Namun, kesepakatan di level menteri tersebut ternyata kandas saat rapat kabinet terbatas di kantor Kepresidenan, mulai pukul 16.00 WIB, kemarin. Hasil rapat tersebut memutuskan penundaan kebijakan pembentukan dana energi karena belum memiliki dasar hukum yang kuat. “Masih ada beda pendapat, terutama mengenai dasar hukumnya,” kata Darmin.
Informasi yang diperoleh Katadata juga menyebutkan, keputusan presiden tersebut setelah mendapat masukan agar adanya rapat teknis terlebih dahulu melibatkan Kementerian Hukum dan HAM dan Kementerian Keuangan.

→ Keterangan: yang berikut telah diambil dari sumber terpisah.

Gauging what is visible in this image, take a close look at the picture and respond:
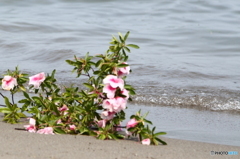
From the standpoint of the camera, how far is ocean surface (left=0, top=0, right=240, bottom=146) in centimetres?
569

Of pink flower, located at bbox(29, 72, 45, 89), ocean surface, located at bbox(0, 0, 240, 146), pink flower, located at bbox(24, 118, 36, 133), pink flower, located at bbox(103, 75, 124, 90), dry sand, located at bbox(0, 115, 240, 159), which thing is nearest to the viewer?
dry sand, located at bbox(0, 115, 240, 159)

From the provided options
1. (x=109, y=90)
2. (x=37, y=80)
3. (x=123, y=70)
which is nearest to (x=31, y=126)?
(x=37, y=80)

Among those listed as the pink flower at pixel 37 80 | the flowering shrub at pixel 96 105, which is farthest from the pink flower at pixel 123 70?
the pink flower at pixel 37 80

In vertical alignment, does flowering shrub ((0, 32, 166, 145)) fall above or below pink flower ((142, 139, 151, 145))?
above

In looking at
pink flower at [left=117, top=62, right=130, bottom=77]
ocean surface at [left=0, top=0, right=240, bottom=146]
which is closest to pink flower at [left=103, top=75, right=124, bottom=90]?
pink flower at [left=117, top=62, right=130, bottom=77]

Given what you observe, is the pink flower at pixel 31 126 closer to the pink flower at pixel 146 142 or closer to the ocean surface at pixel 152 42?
the pink flower at pixel 146 142

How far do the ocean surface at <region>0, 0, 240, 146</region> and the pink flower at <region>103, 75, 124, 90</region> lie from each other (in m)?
1.35

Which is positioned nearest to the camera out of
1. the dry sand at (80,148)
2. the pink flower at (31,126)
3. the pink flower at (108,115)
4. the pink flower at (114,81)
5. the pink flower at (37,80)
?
the dry sand at (80,148)

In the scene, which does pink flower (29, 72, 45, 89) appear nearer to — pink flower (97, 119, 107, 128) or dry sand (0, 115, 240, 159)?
dry sand (0, 115, 240, 159)

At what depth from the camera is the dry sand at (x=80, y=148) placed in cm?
279

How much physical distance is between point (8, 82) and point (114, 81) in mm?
825

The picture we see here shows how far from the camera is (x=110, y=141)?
317cm

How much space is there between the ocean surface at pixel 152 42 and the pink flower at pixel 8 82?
5.65 feet

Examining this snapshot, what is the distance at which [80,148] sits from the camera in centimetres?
294
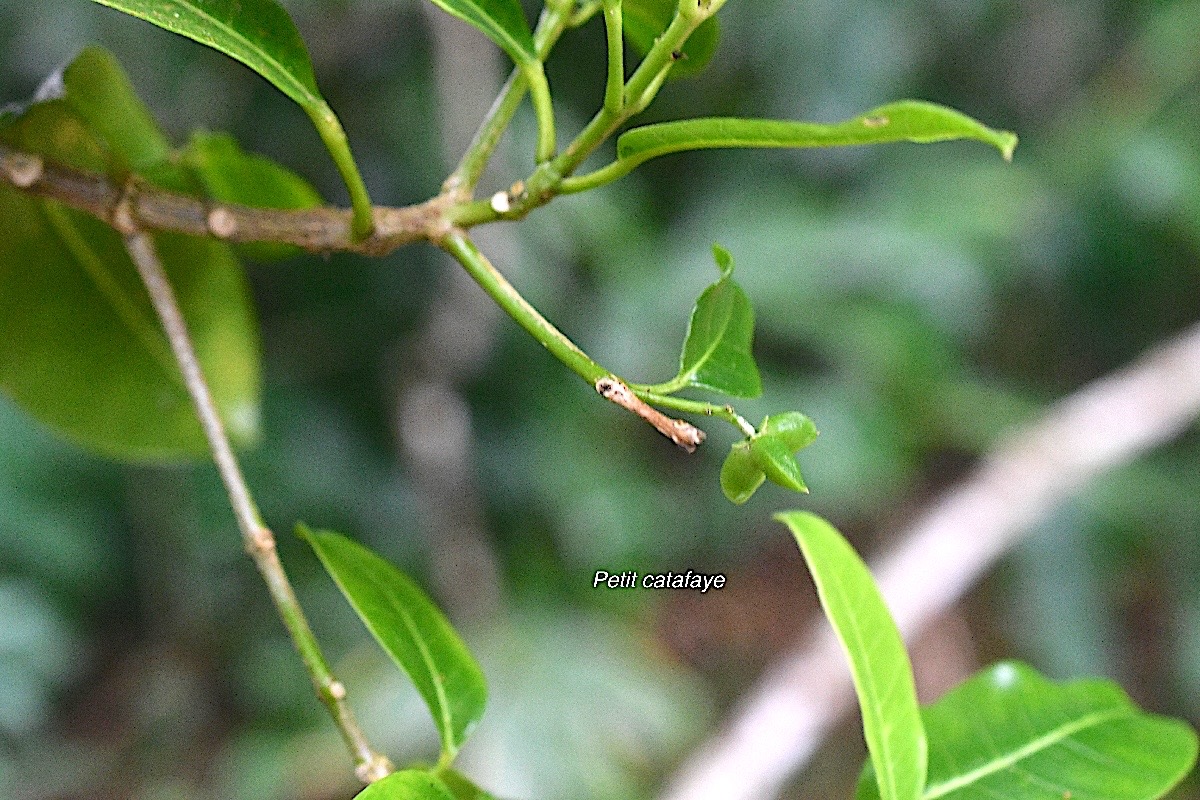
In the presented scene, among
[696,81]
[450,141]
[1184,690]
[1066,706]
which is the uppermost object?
[696,81]

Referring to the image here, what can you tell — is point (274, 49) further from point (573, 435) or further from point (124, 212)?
point (573, 435)

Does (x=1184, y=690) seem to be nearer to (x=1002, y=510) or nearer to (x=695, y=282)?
(x=1002, y=510)

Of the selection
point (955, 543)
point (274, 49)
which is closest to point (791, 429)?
point (274, 49)

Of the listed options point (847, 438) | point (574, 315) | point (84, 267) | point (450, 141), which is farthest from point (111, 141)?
point (847, 438)

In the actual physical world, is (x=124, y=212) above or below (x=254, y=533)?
above

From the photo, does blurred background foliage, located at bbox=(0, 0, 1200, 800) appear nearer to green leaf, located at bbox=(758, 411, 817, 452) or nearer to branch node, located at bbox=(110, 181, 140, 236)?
branch node, located at bbox=(110, 181, 140, 236)

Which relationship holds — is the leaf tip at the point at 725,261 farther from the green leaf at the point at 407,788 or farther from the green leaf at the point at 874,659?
the green leaf at the point at 407,788
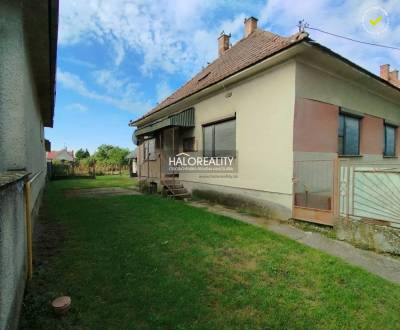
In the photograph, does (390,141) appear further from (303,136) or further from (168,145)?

Tujuannya untuk mempersiapka payung hukum sebelum meluncurkan kebijakan dana energi tersebut.
Melalui siaran pers Tim Komunikasi Presiden, Jokowi mengatakan pengembangan energi baru dan terbarukan (EBT) tidak bisa ditunda lagi karena suatu saat energi fosil akan habis. Untuk itu, pemerintah akan mengembangkan EBT melalui dana ketahanan energi yang dikumpulkan dari pemanfaatan energio fosil. Namun, Presiden meminta kepada Menteri ESDM agar hati-hati dalam menyiapkan payung hukum dana energi tersebut. “Siapkan payung hukum yang kuat dan juga konsultasikan dengan Dewan Perwakilan Rakyat.”
Hal inilah yang memunculkan dugaan bahwa kebijakan pungutan dana energi tersebut tanpa melalui persiapan yang matang dan dilakukan tiba-tiba dengan memanfaatkan momentum penurunan harga BBM per awal Januari ini. Di satu sisi, Sudirman mengakui bahwa penerapan kebijakan itu perlu ditata lagi dengan mempersiapkan peraturan dan implementasinya melalui mekanisme Anggaran Pendapatan dan Belanja Negara (APBN). Selain itu, perlu dikonsultasikan dengan DPR untuk menghindari kontroversi di tengah masyarakat.
Namun, secara tidak langsung, Sudirman menepis anggapan bahwa kebijakan tersebut dilakukan secara tiba-tiba. Ia mengklaim, rencana pembentukan DKE mengemuka sejak pertengahan 2015 melalui berbagai forum publik. Konsep awal perlunya dibentuk DKE juga pernah disampaikan dalam rapat kerja pemerintah dengan Komisi VII DPR, September tahun lalu.
(Baca : Ribut Dana Ketahanan Energi, Menteri Sudirman Konsultasi ke DPR).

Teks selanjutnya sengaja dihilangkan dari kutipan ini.